There was once a woman at my church who wore "too much makeup."
Her dark eyebrow pencil, navy eyeliner and bright blue eye shadow were a high contrast to her softer features.
The general consensus was that it was harsh at best and garish at worst. I was told that someone said something to her about it--which made me cringe at the time.
But we feel like we have the right to do that, don't we? When someone is obviously not following the rules--like the proper amount of makeup to be applied--it feels like it is our job to point it out.
Because we all have opinions. Preferences. Ways we want things to be.
We are often unaware that our opinions are based on our own biases--and that applying those personal preferences to someone else as objective reality is wrong.

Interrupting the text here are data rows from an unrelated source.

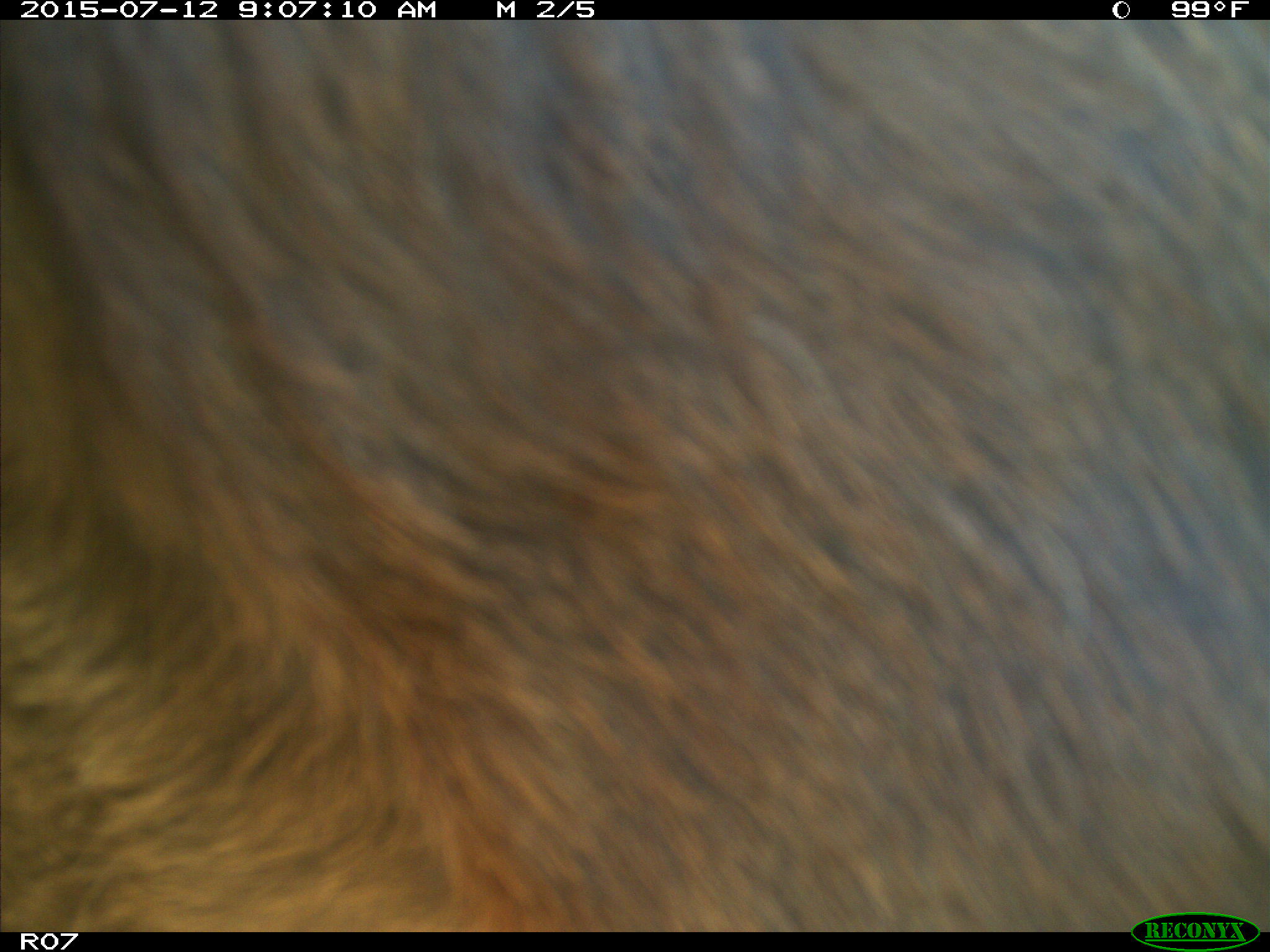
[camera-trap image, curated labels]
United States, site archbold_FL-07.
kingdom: Animalia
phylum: Chordata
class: Mammalia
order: Artiodactyla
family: Bovidae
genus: Bos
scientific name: Bos taurus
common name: domestic cow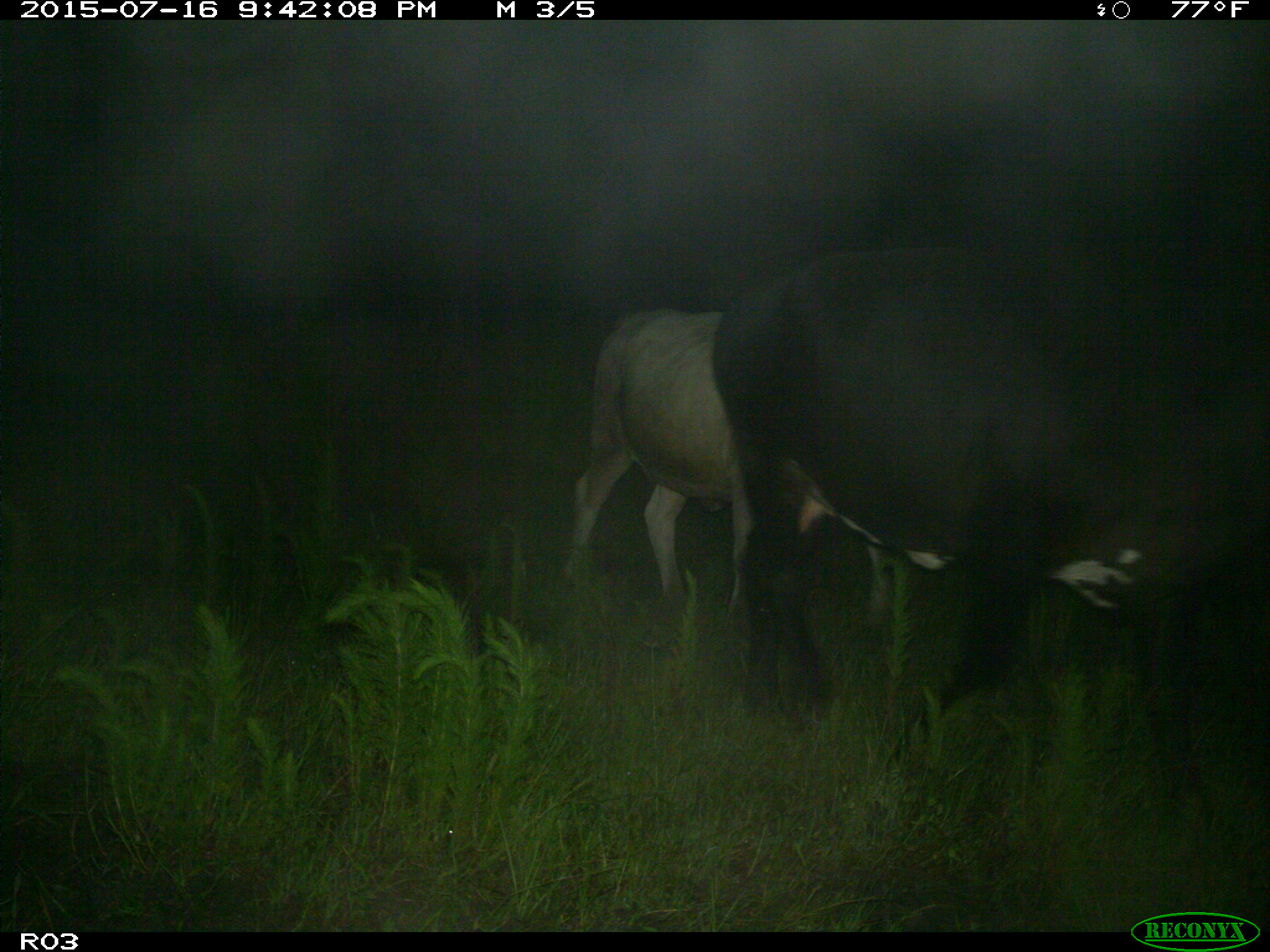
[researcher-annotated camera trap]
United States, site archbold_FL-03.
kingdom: Animalia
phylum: Chordata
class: Mammalia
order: Artiodactyla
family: Bovidae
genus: Bos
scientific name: Bos taurus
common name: domestic cow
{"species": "Bos taurus (domestic cow)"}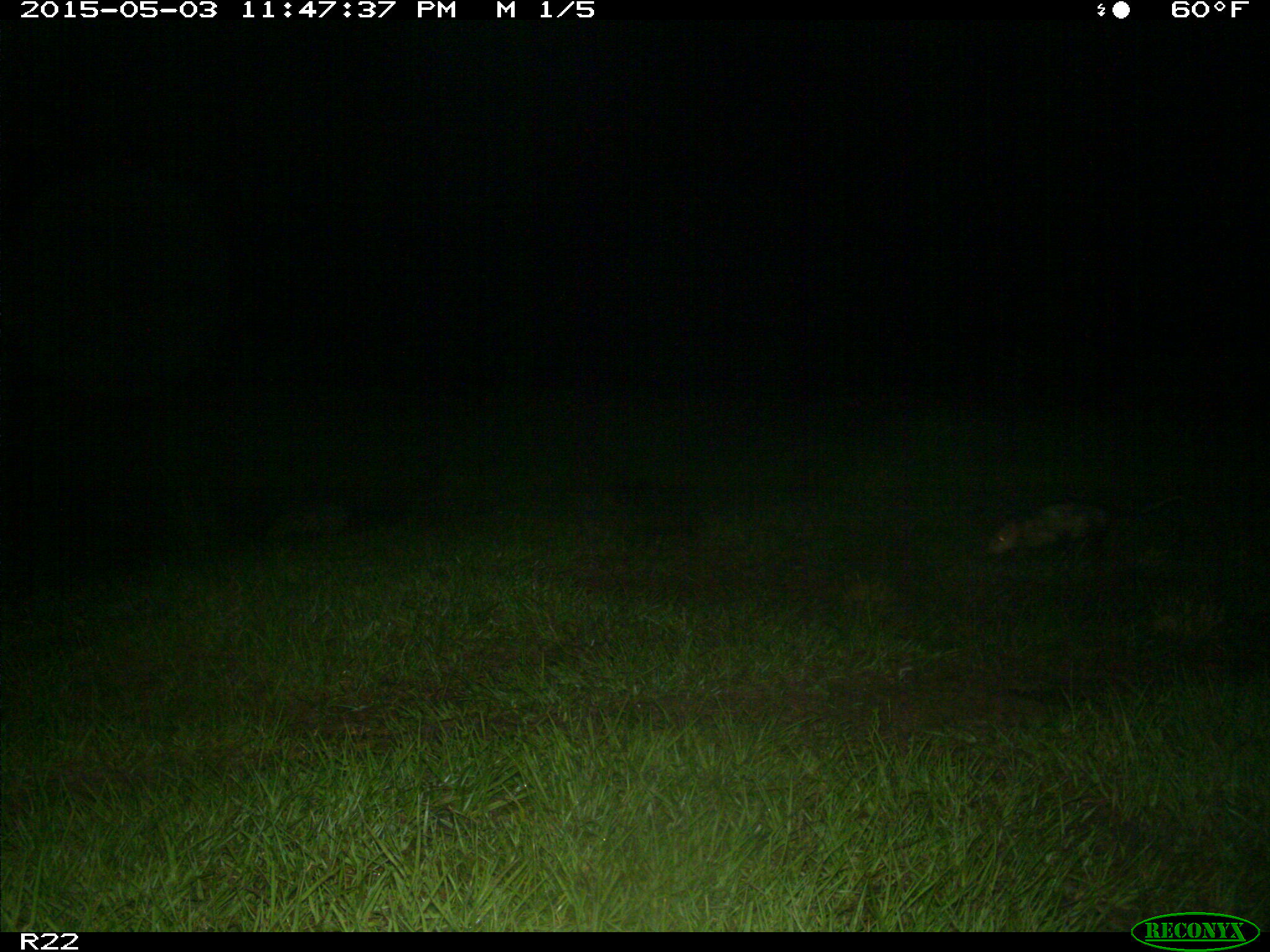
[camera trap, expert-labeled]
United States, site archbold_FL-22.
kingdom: Animalia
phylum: Chordata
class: Mammalia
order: Didelphimorphia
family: Didelphidae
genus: Didelphis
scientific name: Didelphis virginiana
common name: virginia opossum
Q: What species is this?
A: Didelphis virginiana (virginia opossum).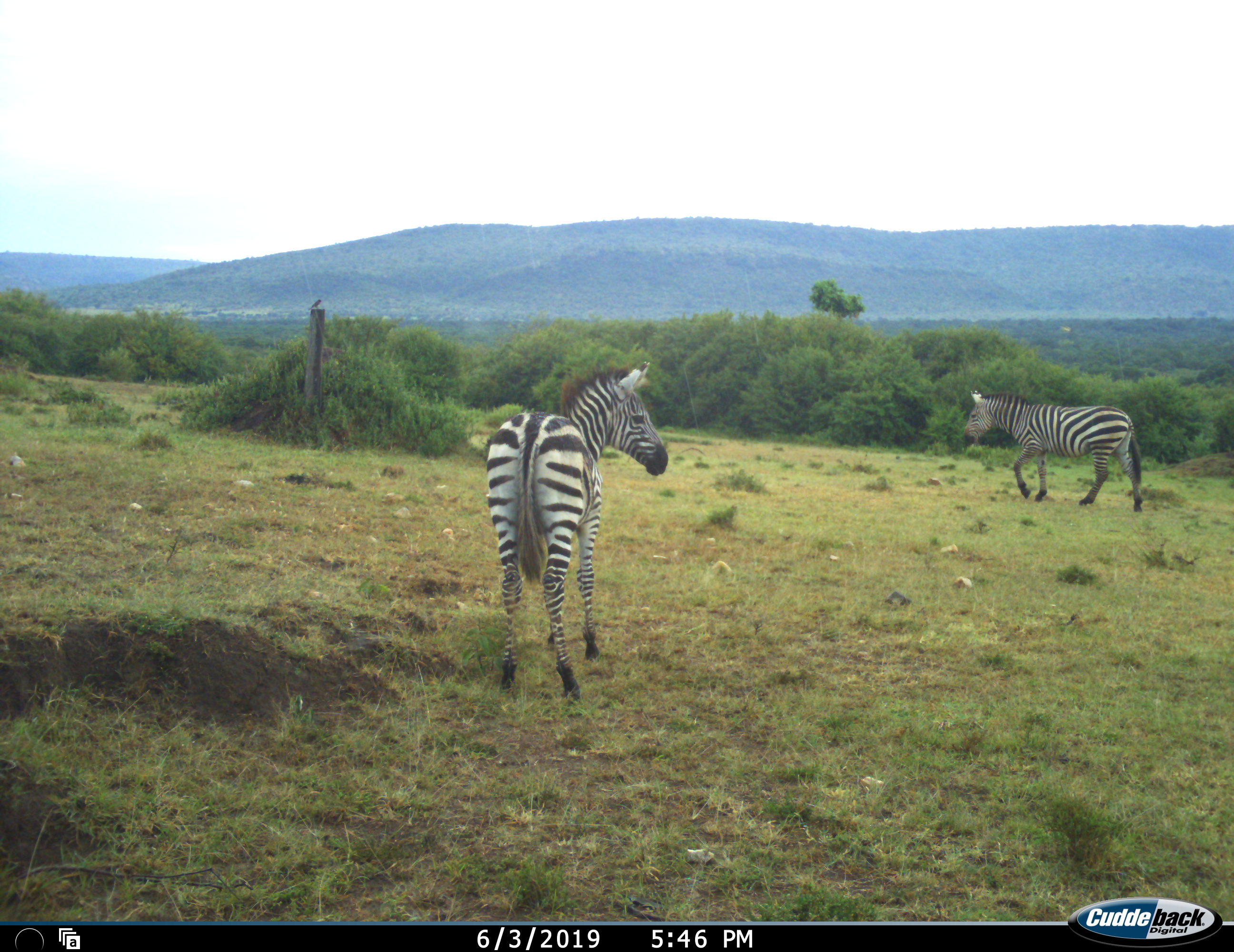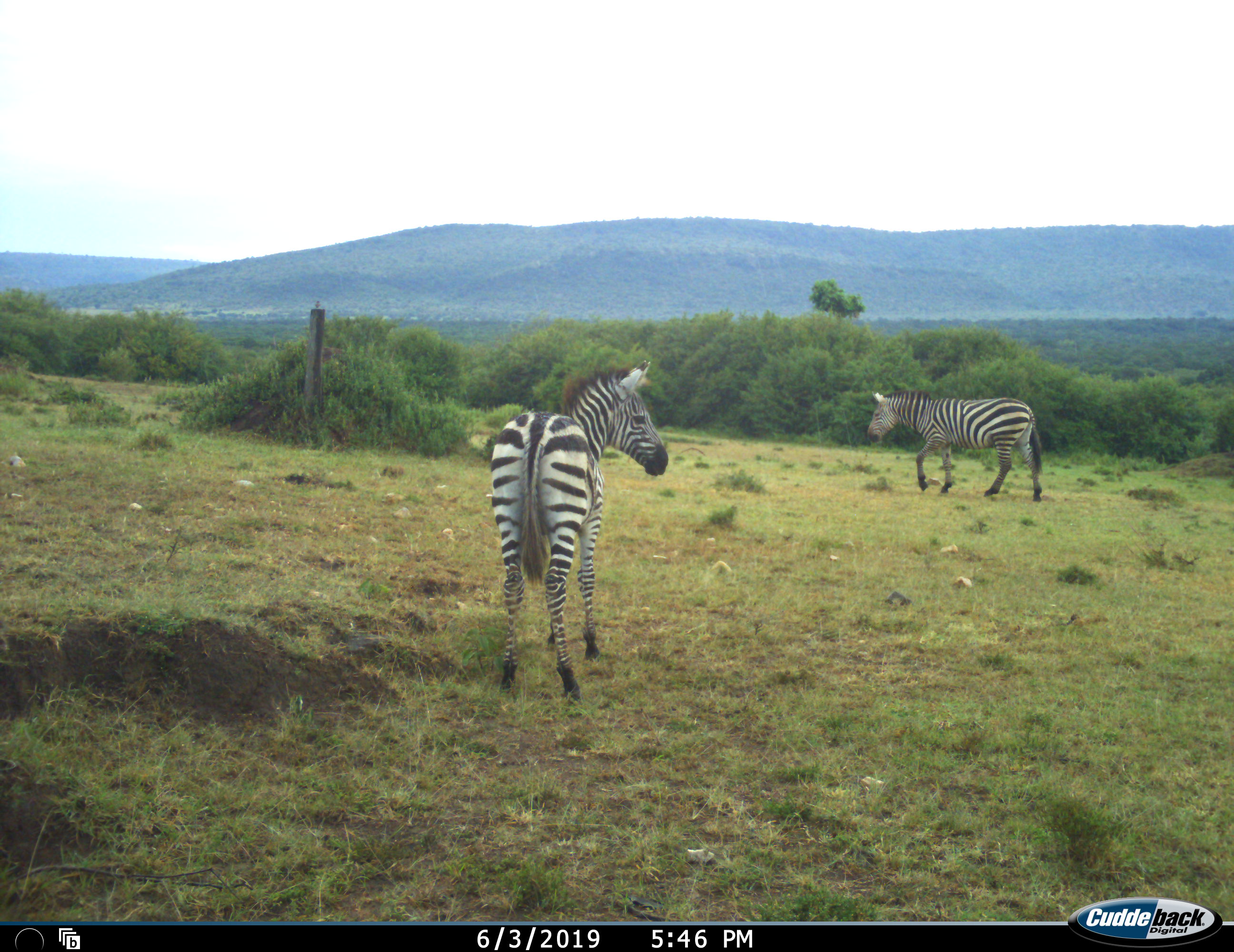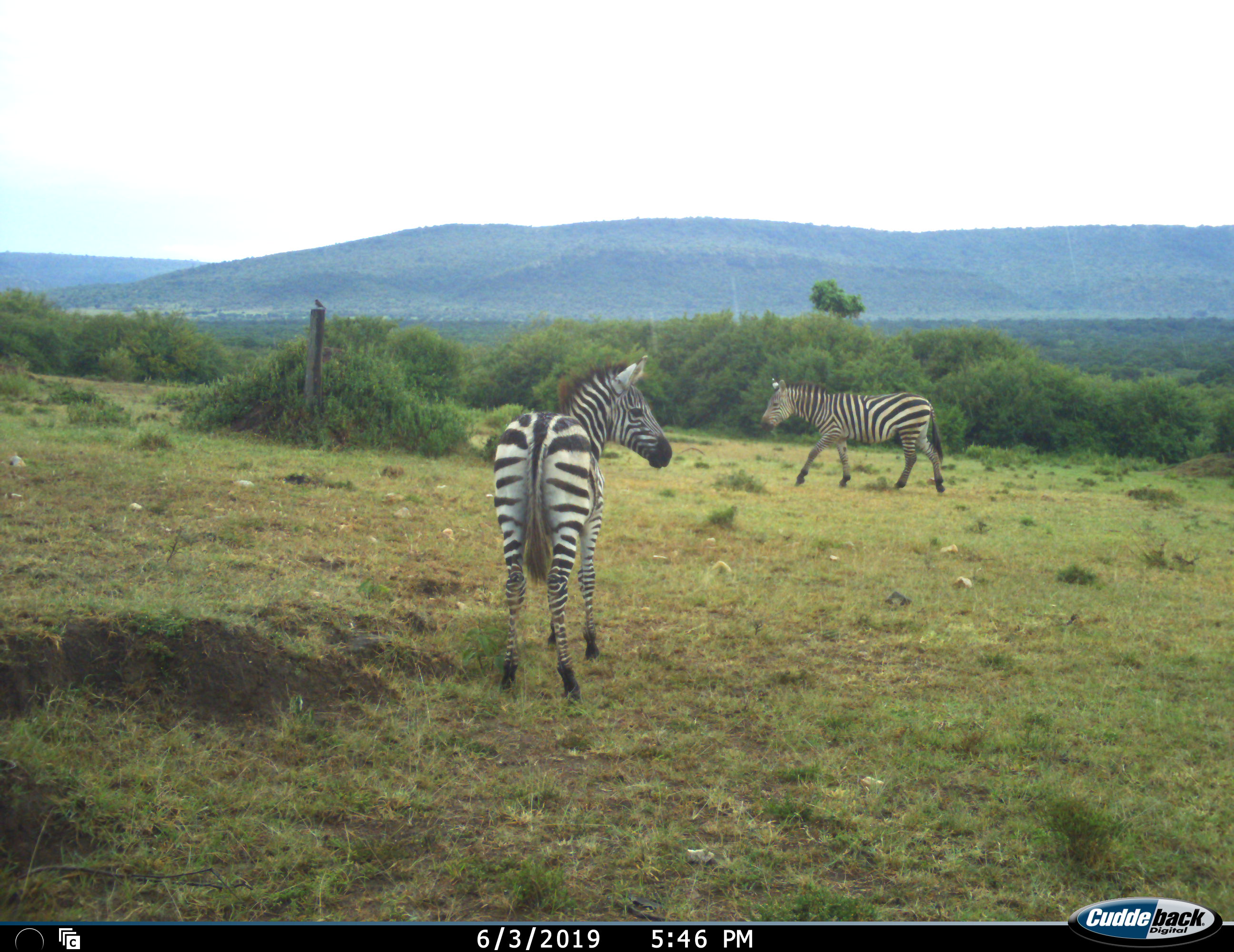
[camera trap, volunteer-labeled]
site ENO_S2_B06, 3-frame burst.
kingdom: Animalia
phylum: Chordata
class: Mammalia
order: Perissodactyla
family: Equidae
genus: Equus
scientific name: Equus quagga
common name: plains zebra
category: zebraplains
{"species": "zebraplains (plains zebra) (Equus quagga)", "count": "2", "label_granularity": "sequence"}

But let's say it wasn't. Let's say that we could tell people how we wanted them to be and they would simply become that. Think about it. Really. Would the world become suddenly amazing or would it become the Stepford Wives? In our crafting the world to our desire, we would take away diversity. We would edit out the essentia. More importantly, we would be taking a tactic that even God himself doesn't take.
Have we thought about that? That the God who runs the universe doesn't "make" people do anything?
We need to be really careful when we speak into people's lives. So much of our commentary is selfish--the result of a desire to make others into what we wish we were ourselves.
When we release control of trying to craft the world, we discover that what exists is actually pretty wonderful. By letting go of the plastic images and expectations we work to defend, we become better able to see the beauty of what is.
Of course, we can deal with people when they treat us poorly or abuse us, but we find we no longer waste energy on anything outside of what directly touches us.
There is something about surrendering the right to judge that is oddly freeing. And infinitely more healthy.